(Provided text begins)

He said traversing markets to enforce price regulations is unlikely to yield concrete outcomes and is not sustainable either. What needs to be fixed he said, are the fundamentals driving production, operating and distribution costs which resulted in spiraling inflation in the first place.

“The example of the comparative price of a particular brand of fruit blender in the USA and Nigeria cited by the commission is too simplistic and superficial to be relied upon as a basis for their generalisation about consumer exploitation by supermarkets. The commission needs to be more diligent and thorough in its analysis before alleging consumer exploitation by traders. Sample size needs to be significant and data integrity needs to be assured to make their verdicts credible,” he said.

He appealed to the FCCPC to refrain from further intimidation of operators in the retail sector, most of whom are micro and small businesses, with many in the informal sector and create millions of jobs across different levels and geographical jurisdictions.

He raised concern that there is an emerging risk of market suppression and private enterprise repression by the FCCPC if the current trajectory continues; marking an elevation of regulatory risk in the economy which is detrimental to investors’ confidence.

Adding that the traders are also victims of the current economic headwinds, especially inflation, he said high prices negatively impact their sales and profit margins. Many of them had shut down their businesses because of the current economic shocks.

He advised the commission to collaborate with the other agencies of government to tackle the fundamental causes of inflation, saying the focus should be on causative factors, not symptoms. This is a more sustainable approach than resorting to intimidation of traders, supermarket owners and market people, he said.

“It is also important to draw the FCCPC’s attention to areas where there are frequent consumer rights violations like the aviation, health, energy markets, electricity market, financial services, telecoms and cable TV sectors, which urgently demand their attention even more than the markets,” he said.

(Provided text ends)
(Recorded information begins)

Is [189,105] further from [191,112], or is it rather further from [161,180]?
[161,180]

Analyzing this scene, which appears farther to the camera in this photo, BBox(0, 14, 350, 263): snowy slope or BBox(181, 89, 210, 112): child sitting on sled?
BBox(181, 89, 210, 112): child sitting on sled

(Recorded information ends)

> What is being asked:
In the text about the FCCPC and traders, what product's price in the USA and Nigeria did the commission compare? The material stands apart from the text.

> Output for this exercise:
A particular brand of fruit blender.